## begin Document segment

DAVID: I saw something about that, alright. I’m not sure if I just dropped it or if I put it down and it fell off the table, but it wasn’t a sign of frustration with anybody.
Ryan Tubridy quit Twitter last year because of the abuse he was receiving but you continue to tough it out. Is it a case of not letting the fucking eejits win?
I’ve had quite a bit of abuse, though not as much as female colleagues. There’s a definite misogynistic strain to a lot of the keyboard warrior stuff. After doing an interview with a government minister, I’d unwisely take a look at Twitter and it would be like, “Argh, easy ride you gave them.” And you might have kicked them around the studio for 20 minutes. Some people clearly won’t be satisfied unless you actually deck your interviewee, which I’m not going to do unless the provocation gets really extreme. What you have to bear in mind is that you’re not doing your job for a Twitter mob. You’re doing the job for the vast majority of people in the country, who are not on social media necessarily, and certainly aren’t shouting and roaring about perceived bias. What you’re trying to do is extract information and hold people to account as fairly and with as much balance as you possibly can.

## end Document segment

Pick up the interview on Twitter abuse after its last sentence and write the next part.

## begin Entries provided

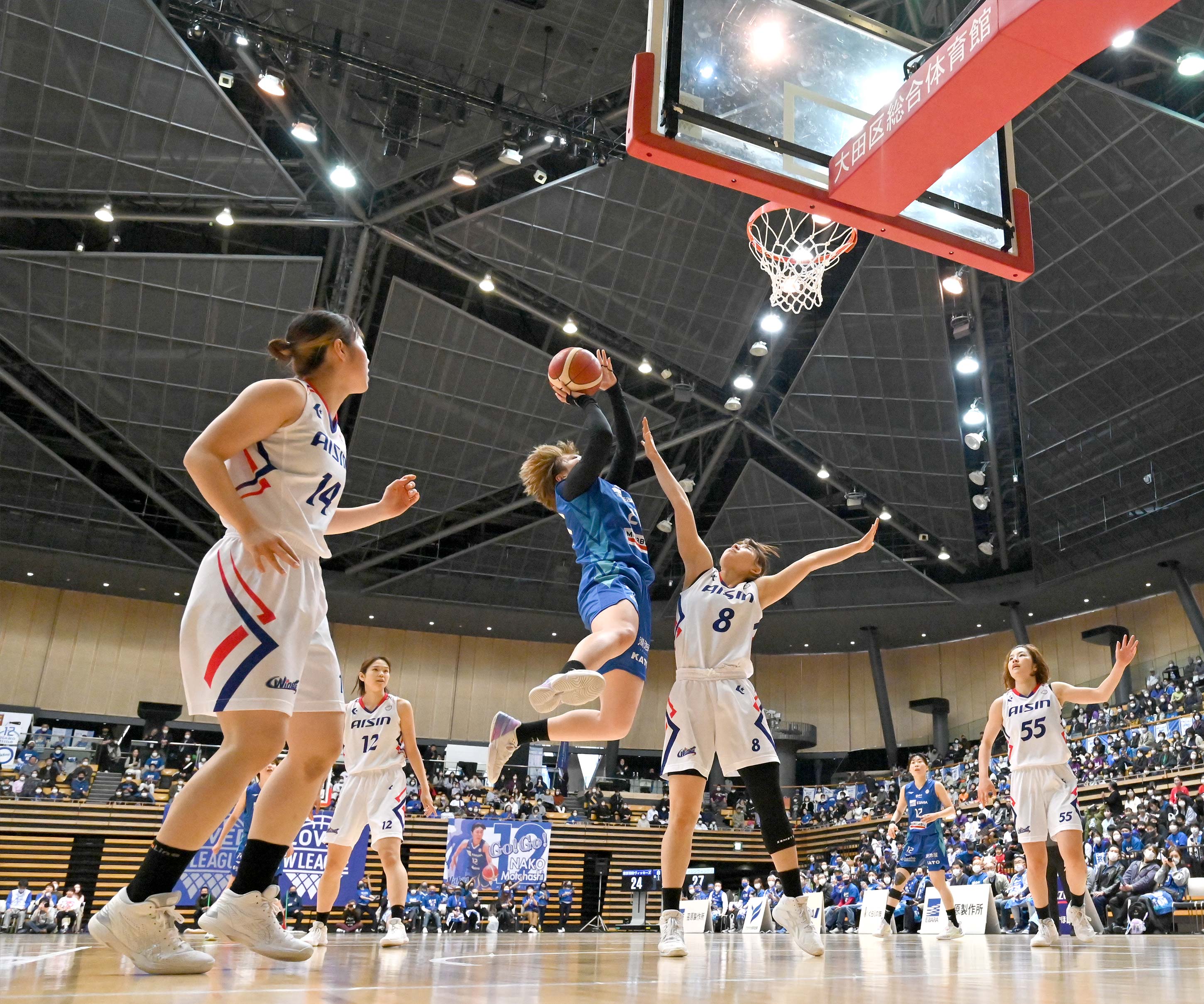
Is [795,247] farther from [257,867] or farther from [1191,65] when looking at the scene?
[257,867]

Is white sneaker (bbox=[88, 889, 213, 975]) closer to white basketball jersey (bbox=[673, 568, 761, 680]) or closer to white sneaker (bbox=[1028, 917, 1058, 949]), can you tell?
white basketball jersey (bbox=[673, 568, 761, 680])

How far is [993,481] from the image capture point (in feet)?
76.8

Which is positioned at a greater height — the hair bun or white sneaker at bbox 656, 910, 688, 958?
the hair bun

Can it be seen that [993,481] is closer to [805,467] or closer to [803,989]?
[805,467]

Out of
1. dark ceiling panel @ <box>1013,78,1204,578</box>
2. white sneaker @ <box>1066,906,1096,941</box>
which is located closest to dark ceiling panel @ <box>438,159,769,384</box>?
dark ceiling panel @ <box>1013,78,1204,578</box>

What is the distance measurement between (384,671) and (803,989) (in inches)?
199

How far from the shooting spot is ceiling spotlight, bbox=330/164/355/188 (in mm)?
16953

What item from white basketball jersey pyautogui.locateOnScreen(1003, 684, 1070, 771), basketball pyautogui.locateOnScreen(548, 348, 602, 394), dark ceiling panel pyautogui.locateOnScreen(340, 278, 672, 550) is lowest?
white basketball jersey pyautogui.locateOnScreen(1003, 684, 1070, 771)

## end Entries provided

▶ **Response to the task**
Have you ever been hurt by the criticism?
If it’s not accompanied by a string of expletives, I’ve no problem with being told: “You made a balls of that!” but if there are expletives I make liberal use of the ‘block’ and ‘mute’ buttons. The important thing is “Don’t feed the trolls” because the worst thing you can do with a bully is let them know that they’re getting to you.
Social media hadn’t been invented when you got your first media gig in 1989 with the Evening Press. Do you come from a journalistic family?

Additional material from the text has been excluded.